Celui-ci se retourna vivement, épouvanté de cette voix qui répondait à sa pensée ; il rêva longtemps à cette circonstance extraordinaire, et, ne pouvant la comprendre, il l’expliqua par un phénomène plus surprenant peut-être, et crut avoir pensé tout haut pour la première fois de sa vie.

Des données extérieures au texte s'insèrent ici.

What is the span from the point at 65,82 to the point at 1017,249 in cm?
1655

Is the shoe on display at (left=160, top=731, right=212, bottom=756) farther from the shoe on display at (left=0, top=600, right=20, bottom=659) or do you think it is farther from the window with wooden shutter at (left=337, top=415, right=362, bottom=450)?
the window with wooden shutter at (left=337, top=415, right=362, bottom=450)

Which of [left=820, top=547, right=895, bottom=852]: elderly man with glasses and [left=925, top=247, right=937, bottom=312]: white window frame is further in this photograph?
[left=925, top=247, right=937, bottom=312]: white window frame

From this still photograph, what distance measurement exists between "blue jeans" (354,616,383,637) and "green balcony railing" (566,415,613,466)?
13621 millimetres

Edgar, en rentrant dans la salle de bal, aperçut son ami Narvaux, causant mystérieusement, dans un angle de porte, avec quelque chose qui ressemblait de loin à un ambassadeur turc ou à une vieille Anglaise. En effet, c’était une de ces vieilles Anglaises inimitables qui, après avoir eu quatorze ou quinze enfants dans leur pays, viennent à Paris pour apprendre le français. Elle portait sur la tête un de ces turbans à trois étages que l’Angleterre seule produit : des plumes, des fleurs, des diamants, de l’acier, des glands de jais, des rubans, des blondes, des clefs d’or, ornaient cette imposante coupole sous laquelle minaudait une figure longue et décharnée qui en faisait encore ressortir l’énormité. Edgar n’avait jamais vu, dans ses voyages ni dans ses cauchemars, un être plus fantastique, une femme plus fastueusement laide. M. Narvaux, qui, l’année précédente, avait découvert aux eaux de Plombières cette espèce de momie prétentieuse, parut embarrassé d’être surpris causant si coquettement avec elle par le plus moqueur de ses amis. Il détourna la tête, feignant de n’avoir pas aperçu M. de Lorville, mais celui-ci fut implacable. Résolu de punir M. Narvaux de son mensonge, il s’approcha de lui d’un air discret, et, désignant la vieille Anglaise, il dit tout bas d’un ton railleur :

— C’est elle ! n’est-ce pas ? Ah ! que tu as raison, mon cher ; je suis bien comme toi, j’irais au bal chez mon plus grand ennemi pour la voir danser !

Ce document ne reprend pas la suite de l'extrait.